**Document text:**
Greener Jobs Alliance (GJA) Newsletter No. 47 – April 2023:
The Greener Jobs Alliance (GJA) came into existence as a result of funding from Battersea and Wandsworth TUC. The GJA was launched to promote skills training and job creation to meet the needs of Britain’s rapidly growing low carbon sectors and to green the whole economy. The transition to a low carbon and resource efficient economy can drive sustainable economic recovery and job creation in every part of the country as well as making existing jobs more secure. But this requires a more strategic national and local approach to deliver the workforce skills needed and to stimulate demand for clean energy and energy efficiency services.
The Greener Jobs Alliance liaises at a national and local level to build the broadest possible support for the policies, investment, partnerships and commitments needed to drive the transition to a low carbon economy.
The Greener Jobs Alliance liaises with training bodies, colleges, universities, employers, local and national Government, trade unions, housing associations, campaign and community groups – to build the policies, investment and partnerships needed to drive the transition to a low carbon economy.
GJA ‘Free’ Courses:
The GJA runs a number of ‘free’ courses on the environment for Trade Union Reps in different parts of the UK which have been attended by a number of CWU Reps with details published in the newsletter.

**What you need to do:**
1) Answer these from the Greener Jobs Alliance newsletter text:
(a) Whose funding brought the GJA into existence?
(b) For whom does the GJA run its 'free' courses on the environment?
(c) What number and date does the newsletter carry?
2) Quote the Greener Jobs Alliance newsletter text, beginning at the words "The Greener Jobs Alliance liaises at" and stopping after "in the newsletter.".
3) Extend the Greener Jobs Alliance newsletter text, picking up after its final sentence.

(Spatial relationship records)
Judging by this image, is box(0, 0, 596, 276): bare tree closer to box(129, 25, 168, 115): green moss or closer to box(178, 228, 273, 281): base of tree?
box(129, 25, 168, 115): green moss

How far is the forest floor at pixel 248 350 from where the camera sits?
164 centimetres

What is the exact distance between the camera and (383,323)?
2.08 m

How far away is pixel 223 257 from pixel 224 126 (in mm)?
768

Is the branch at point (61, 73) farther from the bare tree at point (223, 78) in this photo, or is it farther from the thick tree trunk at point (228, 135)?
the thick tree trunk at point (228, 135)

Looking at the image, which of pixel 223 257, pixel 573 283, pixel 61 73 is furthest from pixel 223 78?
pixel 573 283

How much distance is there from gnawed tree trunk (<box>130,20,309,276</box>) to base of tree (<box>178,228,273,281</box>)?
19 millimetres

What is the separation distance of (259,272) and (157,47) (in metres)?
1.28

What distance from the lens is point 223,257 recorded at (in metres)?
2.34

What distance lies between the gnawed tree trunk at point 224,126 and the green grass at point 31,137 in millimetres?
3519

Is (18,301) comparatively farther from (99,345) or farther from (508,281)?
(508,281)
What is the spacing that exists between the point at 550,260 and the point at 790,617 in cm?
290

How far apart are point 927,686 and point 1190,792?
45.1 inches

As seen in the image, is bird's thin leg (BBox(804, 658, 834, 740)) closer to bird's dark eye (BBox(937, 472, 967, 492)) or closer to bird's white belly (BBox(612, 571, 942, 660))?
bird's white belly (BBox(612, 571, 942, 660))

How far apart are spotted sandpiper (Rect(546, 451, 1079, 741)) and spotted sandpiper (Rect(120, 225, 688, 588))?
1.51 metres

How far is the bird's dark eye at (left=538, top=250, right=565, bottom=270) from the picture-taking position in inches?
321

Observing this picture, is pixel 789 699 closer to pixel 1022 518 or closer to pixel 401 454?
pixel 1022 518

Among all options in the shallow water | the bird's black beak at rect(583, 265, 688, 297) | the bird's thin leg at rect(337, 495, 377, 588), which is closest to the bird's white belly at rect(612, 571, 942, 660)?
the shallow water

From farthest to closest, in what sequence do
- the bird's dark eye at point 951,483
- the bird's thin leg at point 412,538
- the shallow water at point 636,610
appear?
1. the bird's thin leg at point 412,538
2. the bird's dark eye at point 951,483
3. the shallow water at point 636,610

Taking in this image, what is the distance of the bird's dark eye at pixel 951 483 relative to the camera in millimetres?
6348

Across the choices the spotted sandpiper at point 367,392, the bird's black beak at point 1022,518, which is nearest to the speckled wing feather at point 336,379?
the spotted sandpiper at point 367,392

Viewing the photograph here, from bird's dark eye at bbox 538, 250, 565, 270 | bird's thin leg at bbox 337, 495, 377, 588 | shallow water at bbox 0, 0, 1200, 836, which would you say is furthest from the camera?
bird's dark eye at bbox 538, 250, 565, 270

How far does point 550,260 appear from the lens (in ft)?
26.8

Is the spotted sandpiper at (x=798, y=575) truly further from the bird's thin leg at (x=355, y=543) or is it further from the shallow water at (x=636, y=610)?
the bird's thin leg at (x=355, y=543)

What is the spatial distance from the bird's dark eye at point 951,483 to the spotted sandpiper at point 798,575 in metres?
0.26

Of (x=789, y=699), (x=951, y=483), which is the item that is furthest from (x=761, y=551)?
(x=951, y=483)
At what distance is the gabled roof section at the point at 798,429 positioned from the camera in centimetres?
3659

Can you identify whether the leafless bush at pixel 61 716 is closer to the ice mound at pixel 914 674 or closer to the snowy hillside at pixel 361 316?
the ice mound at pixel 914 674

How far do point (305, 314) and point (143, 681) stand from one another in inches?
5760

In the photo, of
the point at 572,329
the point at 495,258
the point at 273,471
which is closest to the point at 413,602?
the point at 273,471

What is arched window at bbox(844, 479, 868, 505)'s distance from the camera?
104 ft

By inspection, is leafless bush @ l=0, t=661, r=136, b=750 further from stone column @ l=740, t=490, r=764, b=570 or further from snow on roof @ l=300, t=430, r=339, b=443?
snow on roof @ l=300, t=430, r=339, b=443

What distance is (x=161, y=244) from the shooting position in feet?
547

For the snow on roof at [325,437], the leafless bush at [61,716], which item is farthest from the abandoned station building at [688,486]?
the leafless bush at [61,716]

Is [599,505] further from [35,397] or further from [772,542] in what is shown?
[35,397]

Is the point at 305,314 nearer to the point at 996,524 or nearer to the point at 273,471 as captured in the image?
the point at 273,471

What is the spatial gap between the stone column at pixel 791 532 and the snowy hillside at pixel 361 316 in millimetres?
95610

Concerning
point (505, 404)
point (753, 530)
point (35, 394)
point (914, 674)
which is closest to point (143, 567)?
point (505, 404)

**Exercise responses:**
1)
(a) Battersea and Wandsworth TUC
(b) Trade Union Reps in different parts of the UK
(c) No. 47, April 2023

2)
The Greener Jobs Alliance liaises at a national and local level to build the broadest possible support for the policies, investment, partnerships and commitments needed to drive the transition to a low carbon economy.
The Greener Jobs Alliance liaises with training bodies, colleges, universities, employers, local and national Government, trade unions, housing associations, campaign and community groups – to build the policies, investment and partnerships needed to drive the transition to a low carbon economy.
GJA ‘Free’ Courses:
The GJA runs a number of ‘free’ courses on the environment for Trade Union Reps in different parts of the UK which have been attended by a number of CWU Reps with details published in the newsletter.

3)
The GJA now offer three ‘on-line’ courses as follows:
1. Climate Change Awareness
This short introductory course is aimed at trade unionists and anyone wishing to develop their understanding of the issues around climate change. The course is divided into 4 modules. The modules contain background information, short videos, graphs and illustrations.
- Module 1: Climate Change Explained
- Module 2: International Responses
- Module 3: Trade Union Responses
- Module 4: Getting Involved
At the end of each section, there are references and links to additional materials if you want to go further. There are no formal tests and you can work through the materials at your own pace but there are optional quizzes to check your understanding at the end of modules 1, 2 and 3.
2. A Trade Union Guide to Just Transition
Social justice must be at the heart of the development of a net-zero carbon economy. The course covers:
- The meaning and history of the term just transition
- Why it should be a priority issue
- UK and international policies and case studies
- Ideas for developing an action plan
It is aimed at trade unionists and anyone wishing to improve their understanding of why just transition should be central to climate change policy.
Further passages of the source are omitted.